EXTRACTED MATERIAL
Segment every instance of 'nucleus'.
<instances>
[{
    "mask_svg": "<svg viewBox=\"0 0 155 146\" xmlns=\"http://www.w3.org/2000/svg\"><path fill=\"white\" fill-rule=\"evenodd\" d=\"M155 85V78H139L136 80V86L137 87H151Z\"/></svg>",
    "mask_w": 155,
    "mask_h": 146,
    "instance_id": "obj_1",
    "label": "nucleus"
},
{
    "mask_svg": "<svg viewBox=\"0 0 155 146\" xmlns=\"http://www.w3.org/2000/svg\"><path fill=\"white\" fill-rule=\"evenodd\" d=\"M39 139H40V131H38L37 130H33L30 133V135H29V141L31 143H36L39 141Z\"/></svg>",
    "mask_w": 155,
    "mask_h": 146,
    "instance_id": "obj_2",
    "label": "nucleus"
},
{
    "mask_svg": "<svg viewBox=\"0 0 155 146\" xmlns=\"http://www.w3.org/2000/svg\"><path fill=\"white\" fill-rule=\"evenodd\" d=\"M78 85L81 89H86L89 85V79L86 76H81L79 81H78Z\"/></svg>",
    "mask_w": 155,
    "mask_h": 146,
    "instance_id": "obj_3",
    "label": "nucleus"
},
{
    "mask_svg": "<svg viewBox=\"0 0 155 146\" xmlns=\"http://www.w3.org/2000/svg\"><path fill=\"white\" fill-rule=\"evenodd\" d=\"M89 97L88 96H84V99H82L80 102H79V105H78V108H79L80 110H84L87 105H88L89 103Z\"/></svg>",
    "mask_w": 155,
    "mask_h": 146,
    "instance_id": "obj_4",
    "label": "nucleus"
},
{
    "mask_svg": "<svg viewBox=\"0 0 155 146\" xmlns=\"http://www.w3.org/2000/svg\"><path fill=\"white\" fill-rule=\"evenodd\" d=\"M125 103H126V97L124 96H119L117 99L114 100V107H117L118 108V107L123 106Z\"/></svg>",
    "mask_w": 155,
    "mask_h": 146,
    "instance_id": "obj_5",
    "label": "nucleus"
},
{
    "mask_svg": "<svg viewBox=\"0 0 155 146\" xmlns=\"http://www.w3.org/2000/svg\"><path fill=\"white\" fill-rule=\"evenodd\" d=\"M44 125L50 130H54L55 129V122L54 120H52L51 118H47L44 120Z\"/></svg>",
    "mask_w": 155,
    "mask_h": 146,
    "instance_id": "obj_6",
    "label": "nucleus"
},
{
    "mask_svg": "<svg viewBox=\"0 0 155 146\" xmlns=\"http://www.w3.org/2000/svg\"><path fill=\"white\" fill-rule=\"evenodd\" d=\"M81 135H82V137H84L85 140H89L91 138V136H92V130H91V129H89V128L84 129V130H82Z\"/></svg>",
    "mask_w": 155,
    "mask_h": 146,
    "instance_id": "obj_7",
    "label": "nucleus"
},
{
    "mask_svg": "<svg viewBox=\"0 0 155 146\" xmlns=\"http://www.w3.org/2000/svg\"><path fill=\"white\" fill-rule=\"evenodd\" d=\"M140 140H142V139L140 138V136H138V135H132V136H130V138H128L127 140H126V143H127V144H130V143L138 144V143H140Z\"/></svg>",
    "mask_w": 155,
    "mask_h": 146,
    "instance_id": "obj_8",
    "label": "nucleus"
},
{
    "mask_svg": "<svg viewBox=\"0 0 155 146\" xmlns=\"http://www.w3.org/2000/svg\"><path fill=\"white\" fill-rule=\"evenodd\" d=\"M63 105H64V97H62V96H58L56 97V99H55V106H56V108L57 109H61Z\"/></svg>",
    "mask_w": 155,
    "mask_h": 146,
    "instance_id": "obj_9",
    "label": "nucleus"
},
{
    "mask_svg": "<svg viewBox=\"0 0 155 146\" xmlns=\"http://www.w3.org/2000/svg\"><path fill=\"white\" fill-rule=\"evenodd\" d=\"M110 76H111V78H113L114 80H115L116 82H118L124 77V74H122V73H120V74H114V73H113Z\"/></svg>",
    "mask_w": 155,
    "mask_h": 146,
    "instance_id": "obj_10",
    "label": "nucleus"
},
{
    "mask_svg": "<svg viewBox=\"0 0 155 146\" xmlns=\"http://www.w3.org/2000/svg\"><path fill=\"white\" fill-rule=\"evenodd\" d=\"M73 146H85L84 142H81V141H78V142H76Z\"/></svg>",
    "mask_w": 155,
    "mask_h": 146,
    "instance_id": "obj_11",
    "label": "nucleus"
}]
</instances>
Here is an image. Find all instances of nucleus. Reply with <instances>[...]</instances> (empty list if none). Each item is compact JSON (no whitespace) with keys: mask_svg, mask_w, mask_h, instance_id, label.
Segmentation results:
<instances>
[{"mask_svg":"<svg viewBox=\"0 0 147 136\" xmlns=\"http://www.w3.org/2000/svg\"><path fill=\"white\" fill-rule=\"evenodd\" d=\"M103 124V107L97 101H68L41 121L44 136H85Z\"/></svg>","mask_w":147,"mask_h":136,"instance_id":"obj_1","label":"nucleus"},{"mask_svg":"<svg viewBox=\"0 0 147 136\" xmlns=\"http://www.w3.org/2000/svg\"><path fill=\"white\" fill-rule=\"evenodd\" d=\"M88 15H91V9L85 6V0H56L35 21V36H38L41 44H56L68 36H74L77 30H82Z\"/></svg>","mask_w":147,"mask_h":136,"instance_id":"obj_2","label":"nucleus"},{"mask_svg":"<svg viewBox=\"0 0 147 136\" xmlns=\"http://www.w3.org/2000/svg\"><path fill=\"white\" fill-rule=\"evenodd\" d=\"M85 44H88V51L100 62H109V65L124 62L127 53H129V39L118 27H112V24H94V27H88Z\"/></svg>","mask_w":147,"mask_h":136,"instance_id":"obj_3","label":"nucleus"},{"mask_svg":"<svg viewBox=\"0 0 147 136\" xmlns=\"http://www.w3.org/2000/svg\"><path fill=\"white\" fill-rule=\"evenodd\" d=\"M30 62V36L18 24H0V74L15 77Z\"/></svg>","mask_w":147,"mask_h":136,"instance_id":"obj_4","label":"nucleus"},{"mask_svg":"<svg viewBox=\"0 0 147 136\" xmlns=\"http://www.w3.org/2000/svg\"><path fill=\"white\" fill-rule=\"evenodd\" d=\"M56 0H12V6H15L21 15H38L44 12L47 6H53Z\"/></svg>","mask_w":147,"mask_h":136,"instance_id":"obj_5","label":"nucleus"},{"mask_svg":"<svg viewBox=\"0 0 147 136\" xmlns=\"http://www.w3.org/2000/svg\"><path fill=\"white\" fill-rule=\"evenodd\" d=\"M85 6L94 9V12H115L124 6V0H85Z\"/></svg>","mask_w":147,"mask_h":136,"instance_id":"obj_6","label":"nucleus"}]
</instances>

EXERCISE REQUIREMENTS
Reproduce every one of the lines above word for word, without changing anything.

FINISHED ANSWER
Segment every instance of 'nucleus'.
<instances>
[{
    "mask_svg": "<svg viewBox=\"0 0 155 146\" xmlns=\"http://www.w3.org/2000/svg\"><path fill=\"white\" fill-rule=\"evenodd\" d=\"M155 85V78H139L136 80V86L137 87H151Z\"/></svg>",
    "mask_w": 155,
    "mask_h": 146,
    "instance_id": "obj_1",
    "label": "nucleus"
},
{
    "mask_svg": "<svg viewBox=\"0 0 155 146\" xmlns=\"http://www.w3.org/2000/svg\"><path fill=\"white\" fill-rule=\"evenodd\" d=\"M39 139H40V131H38L37 130H33L30 133V135H29V141L31 143H36L39 141Z\"/></svg>",
    "mask_w": 155,
    "mask_h": 146,
    "instance_id": "obj_2",
    "label": "nucleus"
},
{
    "mask_svg": "<svg viewBox=\"0 0 155 146\" xmlns=\"http://www.w3.org/2000/svg\"><path fill=\"white\" fill-rule=\"evenodd\" d=\"M78 85L81 89H86L89 85V79L86 76H81L79 81H78Z\"/></svg>",
    "mask_w": 155,
    "mask_h": 146,
    "instance_id": "obj_3",
    "label": "nucleus"
},
{
    "mask_svg": "<svg viewBox=\"0 0 155 146\" xmlns=\"http://www.w3.org/2000/svg\"><path fill=\"white\" fill-rule=\"evenodd\" d=\"M89 97L88 96H84V99H82L80 102H79V105H78V108H79L80 110H84L87 105H88L89 103Z\"/></svg>",
    "mask_w": 155,
    "mask_h": 146,
    "instance_id": "obj_4",
    "label": "nucleus"
},
{
    "mask_svg": "<svg viewBox=\"0 0 155 146\" xmlns=\"http://www.w3.org/2000/svg\"><path fill=\"white\" fill-rule=\"evenodd\" d=\"M125 103H126V97L124 96H119L117 99L114 100V107H117L118 108V107L123 106Z\"/></svg>",
    "mask_w": 155,
    "mask_h": 146,
    "instance_id": "obj_5",
    "label": "nucleus"
},
{
    "mask_svg": "<svg viewBox=\"0 0 155 146\" xmlns=\"http://www.w3.org/2000/svg\"><path fill=\"white\" fill-rule=\"evenodd\" d=\"M44 125L50 130H54L55 129V122L54 120H52L51 118H47L44 120Z\"/></svg>",
    "mask_w": 155,
    "mask_h": 146,
    "instance_id": "obj_6",
    "label": "nucleus"
},
{
    "mask_svg": "<svg viewBox=\"0 0 155 146\" xmlns=\"http://www.w3.org/2000/svg\"><path fill=\"white\" fill-rule=\"evenodd\" d=\"M81 135H82V137H84L85 140H89L91 138V136H92V130H91V129H89V128L84 129V130H82Z\"/></svg>",
    "mask_w": 155,
    "mask_h": 146,
    "instance_id": "obj_7",
    "label": "nucleus"
},
{
    "mask_svg": "<svg viewBox=\"0 0 155 146\" xmlns=\"http://www.w3.org/2000/svg\"><path fill=\"white\" fill-rule=\"evenodd\" d=\"M140 140H142V139L140 138V136H138V135H132V136H130V138H128L127 140H126V143H127V144H130V143L138 144V143H140Z\"/></svg>",
    "mask_w": 155,
    "mask_h": 146,
    "instance_id": "obj_8",
    "label": "nucleus"
},
{
    "mask_svg": "<svg viewBox=\"0 0 155 146\" xmlns=\"http://www.w3.org/2000/svg\"><path fill=\"white\" fill-rule=\"evenodd\" d=\"M63 105H64V97H62V96H58L56 97V99H55V106H56V108L57 109H61Z\"/></svg>",
    "mask_w": 155,
    "mask_h": 146,
    "instance_id": "obj_9",
    "label": "nucleus"
},
{
    "mask_svg": "<svg viewBox=\"0 0 155 146\" xmlns=\"http://www.w3.org/2000/svg\"><path fill=\"white\" fill-rule=\"evenodd\" d=\"M110 76H111V78H113L114 80H115L116 82H118L124 77V74H122V73H120V74H114V73H113Z\"/></svg>",
    "mask_w": 155,
    "mask_h": 146,
    "instance_id": "obj_10",
    "label": "nucleus"
},
{
    "mask_svg": "<svg viewBox=\"0 0 155 146\" xmlns=\"http://www.w3.org/2000/svg\"><path fill=\"white\" fill-rule=\"evenodd\" d=\"M73 146H85L84 142H81V141H78V142H76Z\"/></svg>",
    "mask_w": 155,
    "mask_h": 146,
    "instance_id": "obj_11",
    "label": "nucleus"
}]
</instances>
Here is an image. Find all instances of nucleus. Reply with <instances>[...]</instances> (empty list if none). Each item is compact JSON (no whitespace) with keys: mask_svg, mask_w, mask_h, instance_id, label.
Segmentation results:
<instances>
[{"mask_svg":"<svg viewBox=\"0 0 147 136\" xmlns=\"http://www.w3.org/2000/svg\"><path fill=\"white\" fill-rule=\"evenodd\" d=\"M103 124V107L97 101H68L41 121L44 136H85Z\"/></svg>","mask_w":147,"mask_h":136,"instance_id":"obj_1","label":"nucleus"},{"mask_svg":"<svg viewBox=\"0 0 147 136\" xmlns=\"http://www.w3.org/2000/svg\"><path fill=\"white\" fill-rule=\"evenodd\" d=\"M88 15H91V9L85 6V0H56L35 21V36H38L41 44H56L68 36H74L77 30H82Z\"/></svg>","mask_w":147,"mask_h":136,"instance_id":"obj_2","label":"nucleus"},{"mask_svg":"<svg viewBox=\"0 0 147 136\" xmlns=\"http://www.w3.org/2000/svg\"><path fill=\"white\" fill-rule=\"evenodd\" d=\"M85 44H88V51L100 62H109V65L124 62L127 53H129V39L118 27H112V24H94V27H88Z\"/></svg>","mask_w":147,"mask_h":136,"instance_id":"obj_3","label":"nucleus"},{"mask_svg":"<svg viewBox=\"0 0 147 136\" xmlns=\"http://www.w3.org/2000/svg\"><path fill=\"white\" fill-rule=\"evenodd\" d=\"M30 62V36L18 24H0V74L15 77Z\"/></svg>","mask_w":147,"mask_h":136,"instance_id":"obj_4","label":"nucleus"},{"mask_svg":"<svg viewBox=\"0 0 147 136\" xmlns=\"http://www.w3.org/2000/svg\"><path fill=\"white\" fill-rule=\"evenodd\" d=\"M56 0H12V6H15L21 15H38L44 12L47 6H53Z\"/></svg>","mask_w":147,"mask_h":136,"instance_id":"obj_5","label":"nucleus"},{"mask_svg":"<svg viewBox=\"0 0 147 136\" xmlns=\"http://www.w3.org/2000/svg\"><path fill=\"white\" fill-rule=\"evenodd\" d=\"M85 6L94 9V12H115L124 6V0H85Z\"/></svg>","mask_w":147,"mask_h":136,"instance_id":"obj_6","label":"nucleus"}]
</instances>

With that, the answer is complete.